How to choose a heavy-duty garden cart you won’t regret
Many times, having the right tool is the difference between a simple task and a painful one. Imagine trying to remove a wood screw with a ball peen hammer, drive a nail with a screwdriver, or paint a room with a putty knife!
The right tool for hauling any heavy or bulky load around the yard is the tow-behind poly cart, hands down. They’re easier on your body than a wheelbarrow because they make your tractor do the heavy lifting.
Heavy-duty poly bed material makes them more durable than most steel carts, which can bend, rust, and scratch more easily as they age. When choosing a heavy-duty garden cart, here are a few factors to consider:
Arguably the most important feature of any garden cart is the ability to dump the load. Factors to consider about the dumping are the release mechanism (how you physically disengage the bed latch), how the load is balanced within the bed in relation to the pivot point (this will determine how much force will be required to lift it), and the steepness of the dump angle (the best quick measurement of how completely the cart will empty without shoveling).

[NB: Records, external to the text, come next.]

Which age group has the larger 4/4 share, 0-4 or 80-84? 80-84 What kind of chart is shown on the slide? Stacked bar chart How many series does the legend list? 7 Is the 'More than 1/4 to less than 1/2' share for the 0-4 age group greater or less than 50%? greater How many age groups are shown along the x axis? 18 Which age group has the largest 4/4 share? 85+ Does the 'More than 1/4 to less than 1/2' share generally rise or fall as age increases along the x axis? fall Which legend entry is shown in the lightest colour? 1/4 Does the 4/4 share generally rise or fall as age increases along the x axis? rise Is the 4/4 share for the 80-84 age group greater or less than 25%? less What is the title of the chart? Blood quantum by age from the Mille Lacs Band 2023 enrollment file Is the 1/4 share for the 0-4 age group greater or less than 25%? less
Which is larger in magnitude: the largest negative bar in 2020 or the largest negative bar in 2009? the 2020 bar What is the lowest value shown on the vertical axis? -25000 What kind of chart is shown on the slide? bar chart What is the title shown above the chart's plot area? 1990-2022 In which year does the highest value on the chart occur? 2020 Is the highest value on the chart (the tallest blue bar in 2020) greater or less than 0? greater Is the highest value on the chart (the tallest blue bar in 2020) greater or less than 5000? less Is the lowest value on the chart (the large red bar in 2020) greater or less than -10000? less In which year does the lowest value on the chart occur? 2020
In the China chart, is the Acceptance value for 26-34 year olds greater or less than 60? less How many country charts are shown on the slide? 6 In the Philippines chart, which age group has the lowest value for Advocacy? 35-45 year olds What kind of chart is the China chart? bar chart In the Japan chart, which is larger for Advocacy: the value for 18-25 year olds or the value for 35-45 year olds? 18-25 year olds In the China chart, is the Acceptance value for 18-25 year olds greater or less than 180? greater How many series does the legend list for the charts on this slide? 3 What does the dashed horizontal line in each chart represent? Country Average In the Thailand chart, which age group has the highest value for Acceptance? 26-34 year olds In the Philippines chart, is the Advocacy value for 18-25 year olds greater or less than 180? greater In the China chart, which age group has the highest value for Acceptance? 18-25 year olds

This is not a simple bigger-is-better decision. Capacity can be measured in both weight and volume, so check both before you make a purchase. (Word of Caution:
Some manufacturers are more “liberal” than others with their stated volume and weight capacity measurements, so it might be beneficial to check reviews as well as the marketing copy). Also, consider the size of your lawn and the density of the material you’ll be hauling most often to determine the proper volume (usually measured in cubic feet, heaped) and maximum weight requirements of your ideal cart.
Everything is riding on these (pun intended). The entire weight of the load is transferred through 3 points, the drawbar and the two tires. Tractor manufacturers generally state how much weight can rest on the drawbar, so the difference is all in the tires. Look at the tread pattern of the tire and the surface area that actually comes into contact with the ground. The greater the surface area, the more evenly the weight of the load will be distributed (and less ruts in the yard!).
4. The Poly-flex Technique:
The last thing you want to do when comparing utility carts is to check the rigidity and thickness of the bed. Find an area of the poly that you can get your hand around. Gauge the thickness of the material, then try to bend it. Compare both carts side by side if possible so you have a direct frame of reference. The less flex in the material, the better.
Use these criteria to help you determine the right heavy-duty garden cart for you. Factor in any product-specific features listed on the box that may be of use to you, then weigh the benefits against the price. A well-designed poly cart
should last you a while, so make sure you’re getting the one you really want!